저장된 데이터 항목
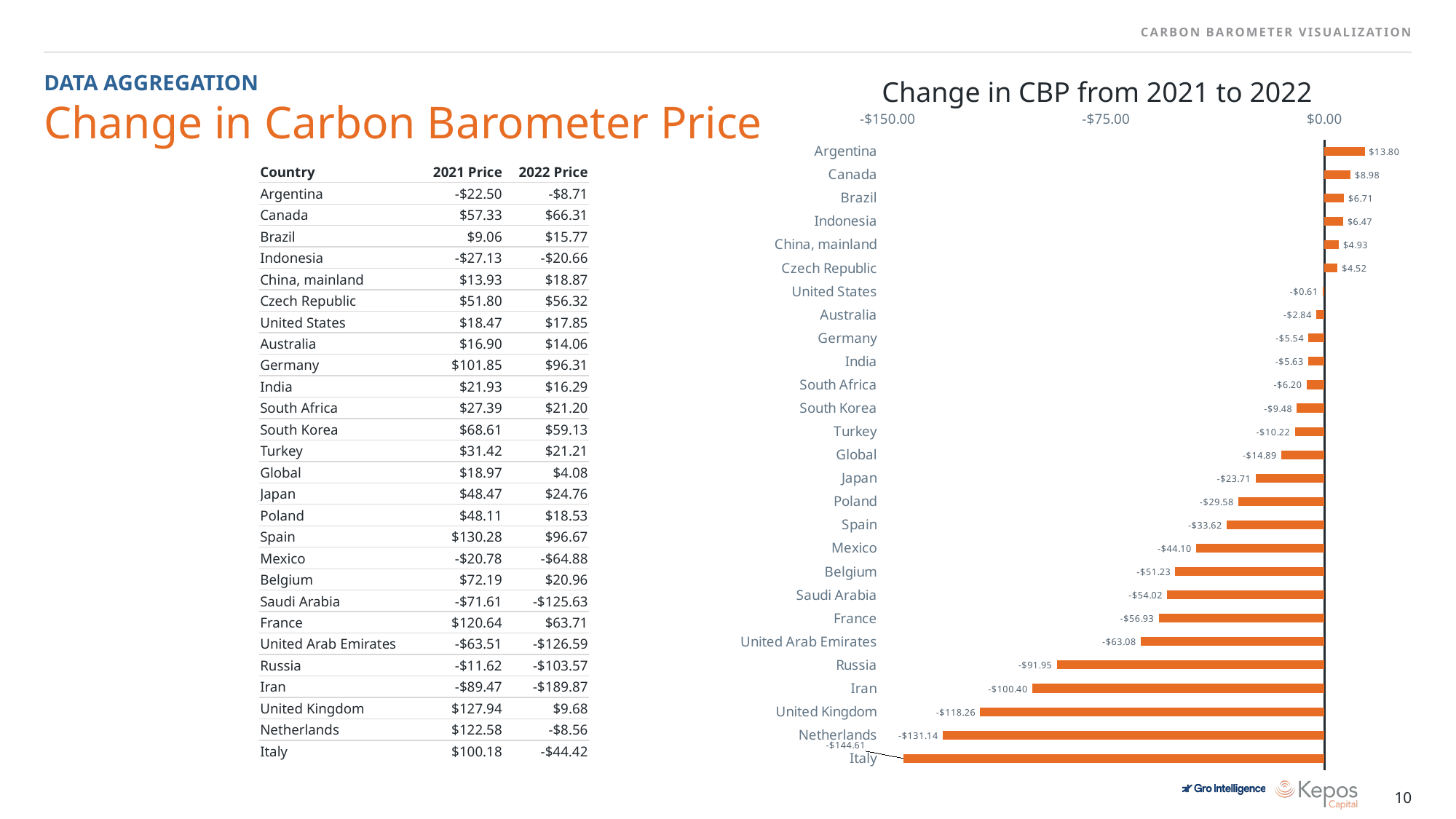
What is the value shown for Argentina in the chart? $13.80 Which category has the highest value in the chart? Argentina What is the value shown for Global in the chart? -$14.89 What is the title of the chart? Change in CBP from 2021 to 2022 Which has the larger value, Russia or Iran? Russia What kind of chart is shown on the slide? Bar chart What is the difference between the values for Netherlands and United Kingdom? $12.88 What is the difference between the values for Argentina and Canada? $4.82 What is the value shown for Mexico in the chart? -$44.10 Which category has the lowest value in the chart? Italy How many categories are plotted in the chart? 27 What is the value shown for Italy in the chart? -$144.61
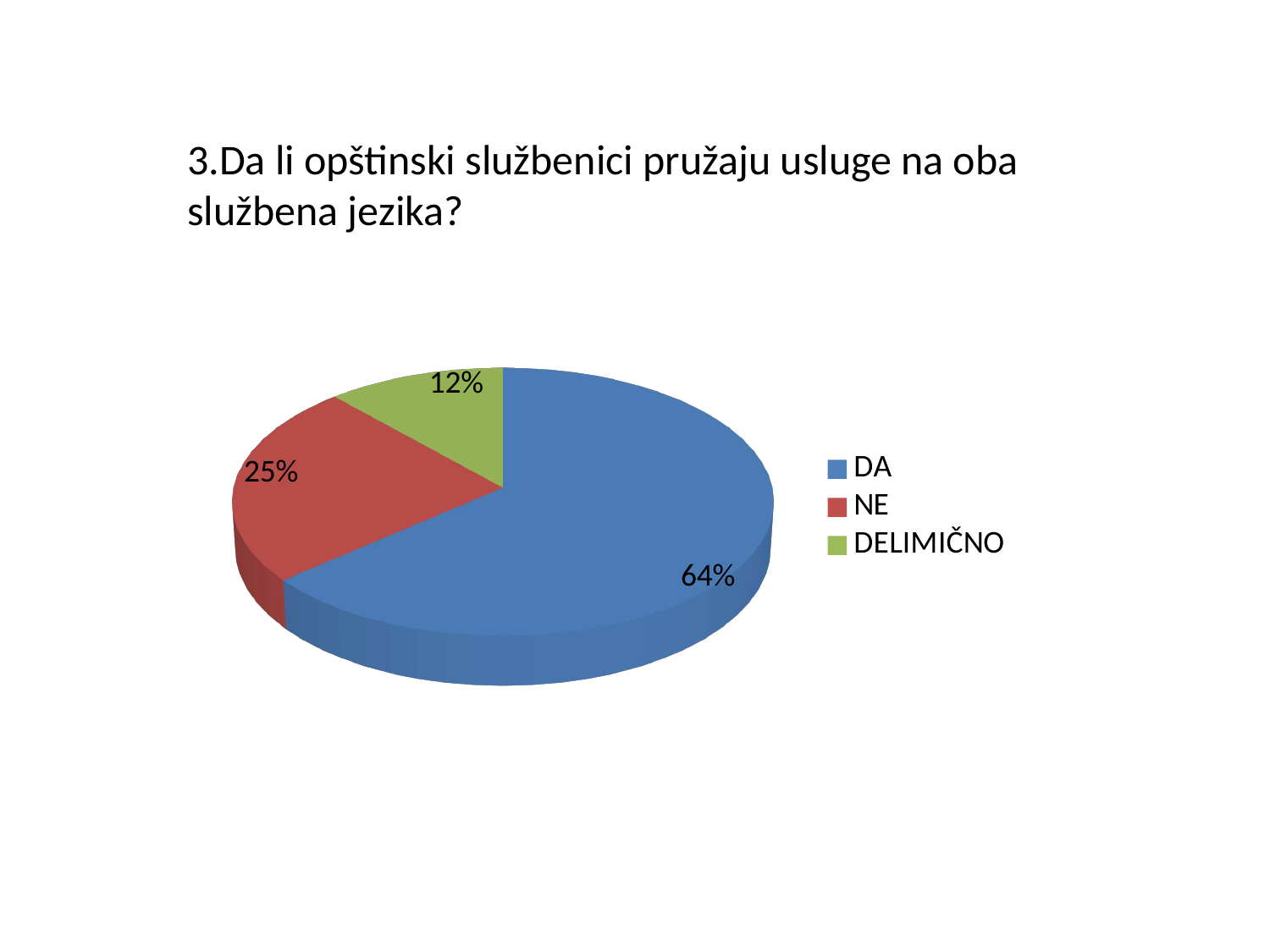
What share of the pie does DA represent? 64% Which category has the largest slice of the pie? DA What kind of chart is shown on the slide? Pie chart How many categories are shown in the pie chart? 3 What colour is the DA slice in the pie chart? Blue What is the difference in percentage points between the NE and DELIMIČNO slices? 13 What share of the pie does NE represent? 25% Which is larger, the NE slice or the DELIMIČNO slice? NE What is the difference in percentage points between the DA and NE slices? 39 Which category has the smallest slice of the pie? DELIMIČNO What share of the pie does DELIMIČNO represent? 12% Which category is shown in green in the legend? DELIMIČNO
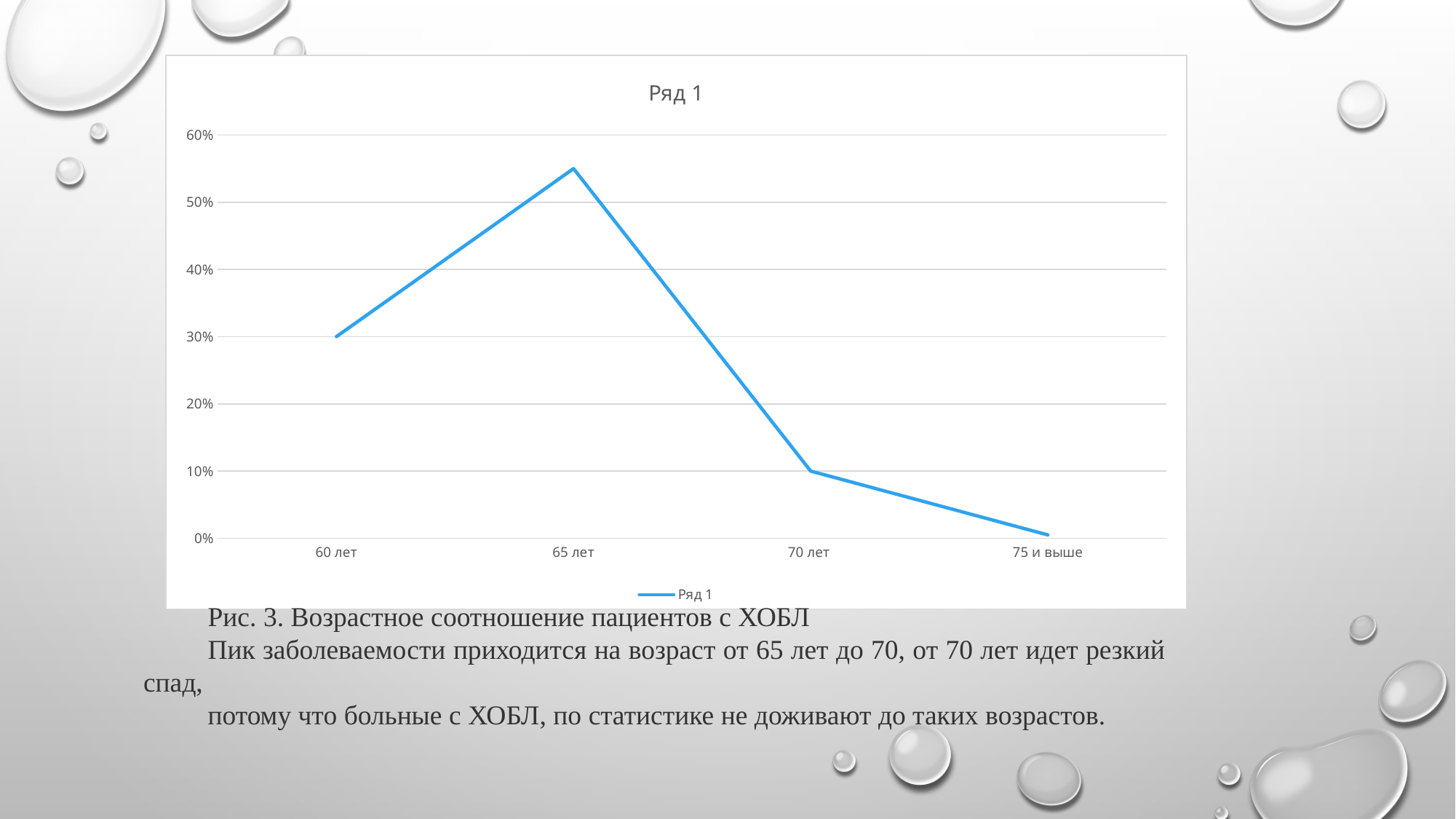
What is the value for 70 лет? 10% How many series does the legend list? 1 Which age category has the lowest value? 75 и выше What is the difference between the values for 60 лет and 70 лет? 20% How many age categories are plotted along the x axis? 4 Which age category has the highest value? 65 лет Is the value for 65 лет greater or less than 50%? greater Is the value for 75 и выше greater or less than 10%? less Which has the larger value, 60 лет or 70 лет? 60 лет What is the value for 60 лет? 30% What kind of chart is shown on the slide? line chart Do the values rise or fall from 65 лет to 75 и выше? fall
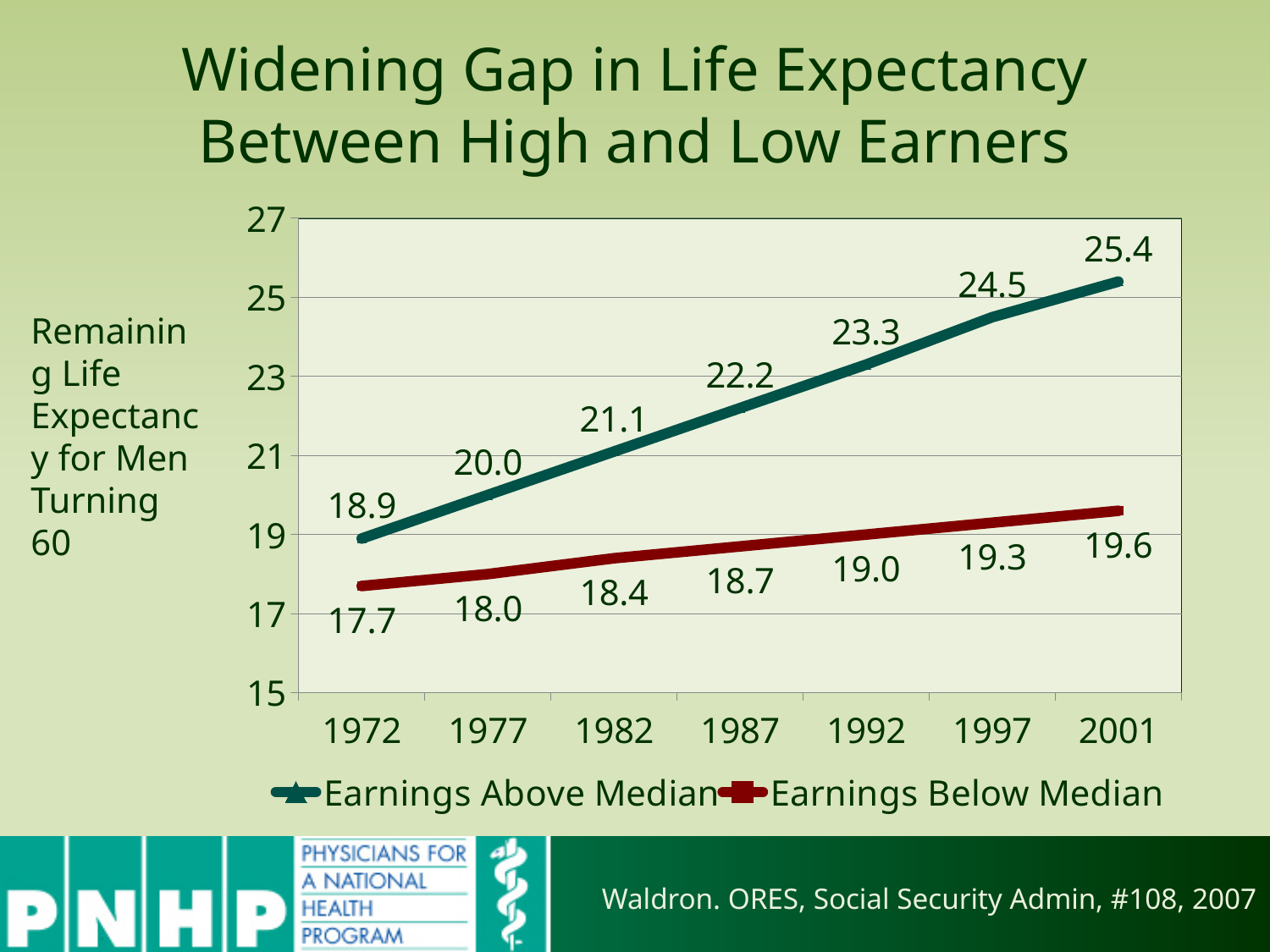
Which series has the larger value in 1997, Earnings Above Median or Earnings Below Median? Earnings Above Median What is the difference between Earnings Above Median and Earnings Below Median in 2001? 5.8 What is the value for Earnings Above Median in 1987? 22.2 In which year is the Earnings Above Median value highest? 2001 What is the value for Earnings Below Median in 1992? 19.0 What is the remaining life expectancy for Earnings Below Median in 1972? 17.7 In which year is the Earnings Below Median value lowest? 1972 How many series does the legend list? 2 What is the remaining life expectancy for Earnings Above Median in 2001? 25.4 How many years are plotted on the x axis? 7 What kind of chart is shown on the slide? Line chart What is the difference between Earnings Above Median and Earnings Below Median in 1972? 1.2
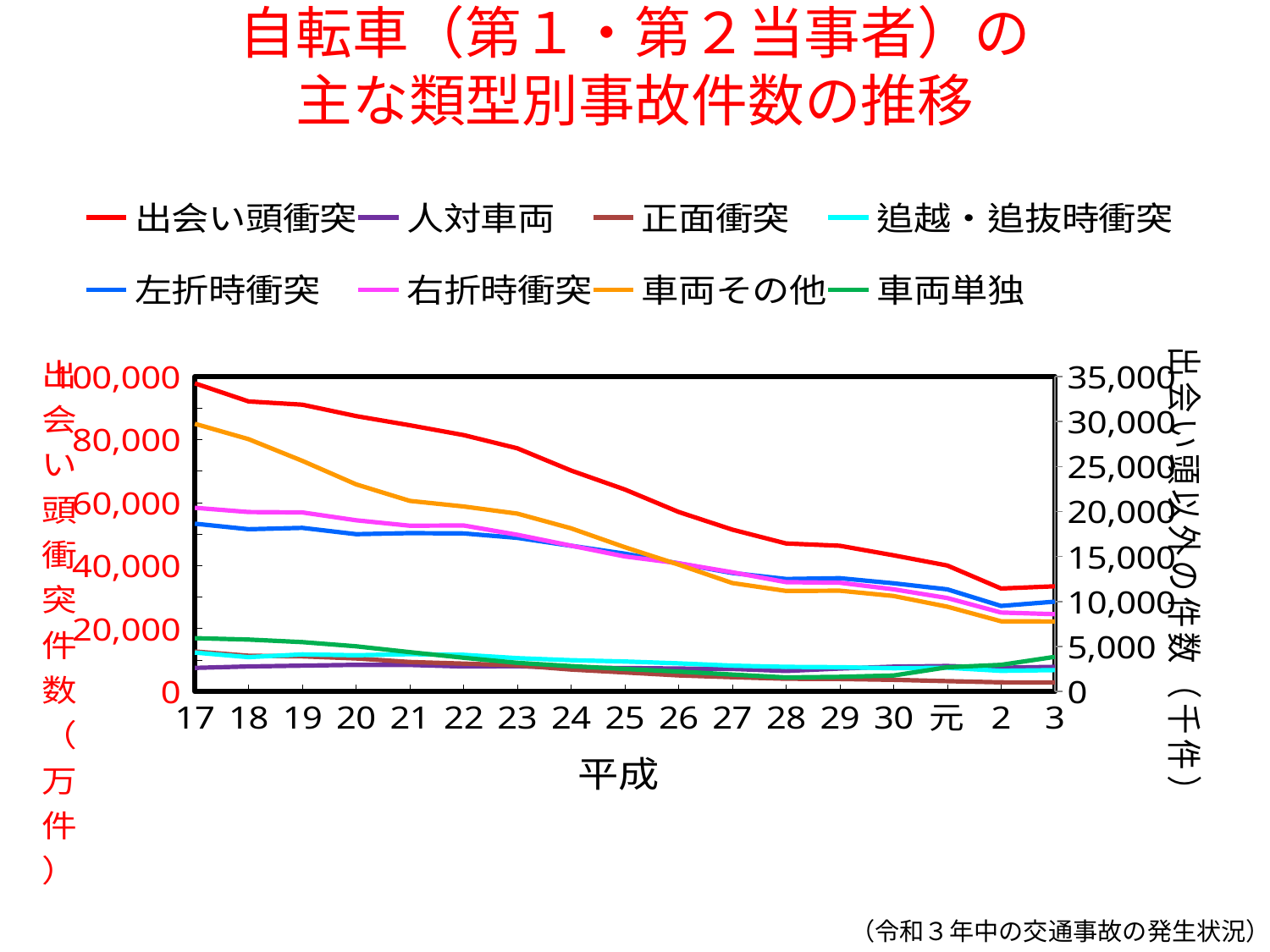
On the right axis, is the value for 車両その他 at 17 greater or less than 25,000? greater How many series does the legend list? 8 On the left axis, is the value for 出会い頭衝突 at 17 greater or less than 80,000? greater Which series has the highest value at 17? 出会い頭衝突 What colour is the 出会い頭衝突 line in the legend? red Does the 車両その他 line rise or fall from 17 to 3? fall Which series has the lowest value at 3? 正面衝突 At 17, which is larger: 車両その他 or 左折時衝突? 車両その他 Does the 出会い頭衝突 line rise or fall from 17 to 3? fall How many points are plotted along the x axis (from 17 to 3)? 17 On the left axis, is the value for 出会い頭衝突 at 3 greater or less than 40,000? less What kind of chart is shown on the slide? line chart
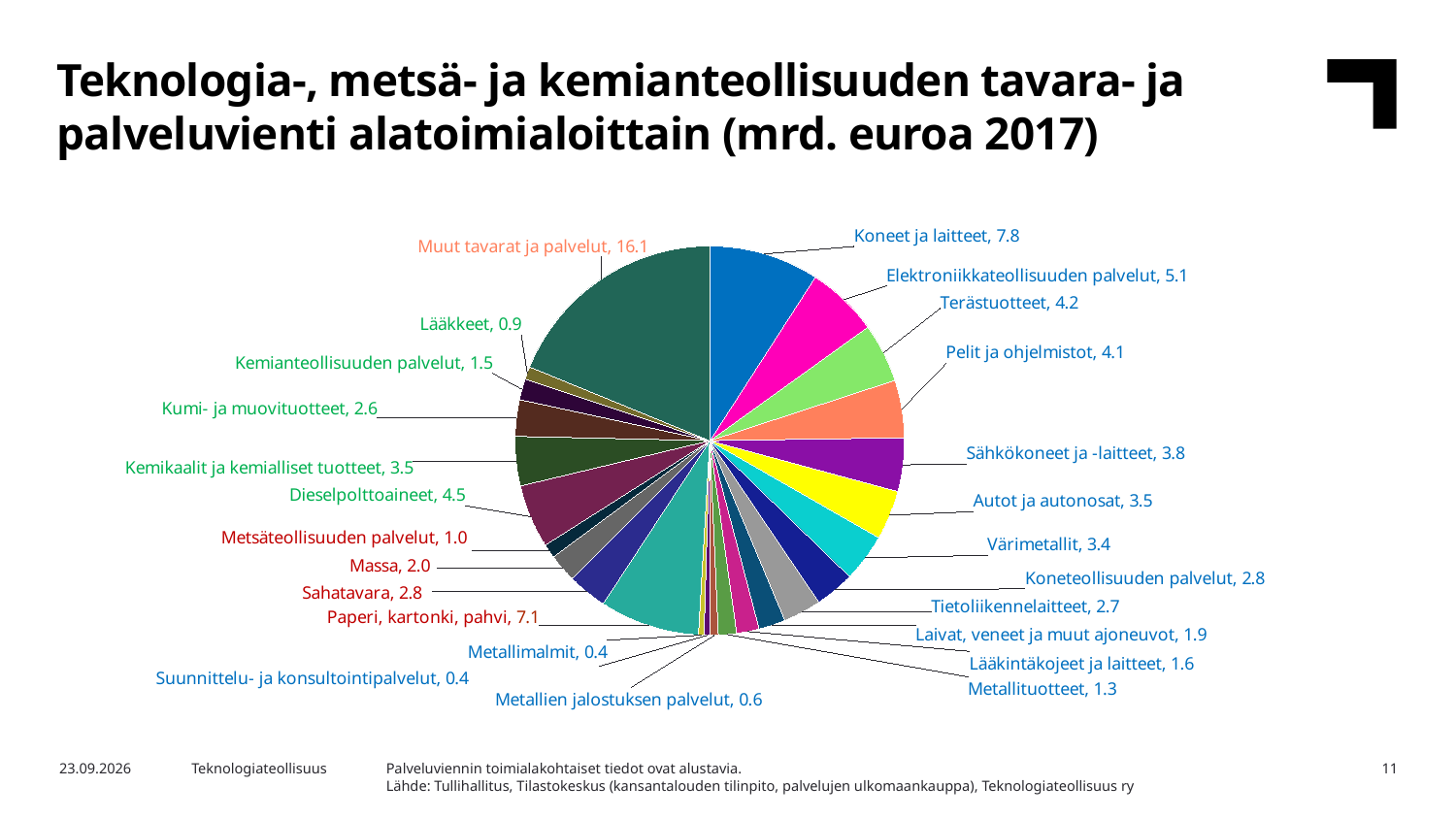
What is the value for Kemianteollisuuden palvelut? 1.5 What is the value for Lääkintäkojeet ja laitteet? 1.6 How many slices does the pie chart have? 25 Which is larger, Pelit ja ohjelmistot or Sähkökoneet ja -laitteet? Pelit ja ohjelmistot What type of chart is shown on the slide? Pie chart What is the value for Koneet ja laitteet? 7.8 What is the difference between Muut tavarat ja palvelut and Koneet ja laitteet? 8.3 What is the difference between Koneet ja laitteet and Paperi, kartonki, pahvi? 0.7 What is the value for Paperi, kartonki, pahvi? 7.1 What unit and year does the slide title give for the values? mrd. euroa 2017 Which category has the largest slice of the pie? Muut tavarat ja palvelut What is the value for Dieselpolttoaineet? 4.5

작업 지시
위의 줄 가운데 문자열 "Mexico"가 들어 있는 줄을 모두 반환하세요. 대소문자를 구분해야 합니다.

과제 답안
What is the value shown for Argentina in the chart? $13.80 Which category has the highest value in the chart? Argentina What is the value shown for Global in the chart? -$14.89 What is the title of the chart? Change in CBP from 2021 to 2022 Which has the larger value, Russia or Iran? Russia What kind of chart is shown on the slide? Bar chart What is the difference between the values for Netherlands and United Kingdom? $12.88 What is the difference between the values for Argentina and Canada? $4.82 What is the value shown for Mexico in the chart? -$44.10 Which category has the lowest value in the chart? Italy How many categories are plotted in the chart? 27 What is the value shown for Italy in the chart? -$144.61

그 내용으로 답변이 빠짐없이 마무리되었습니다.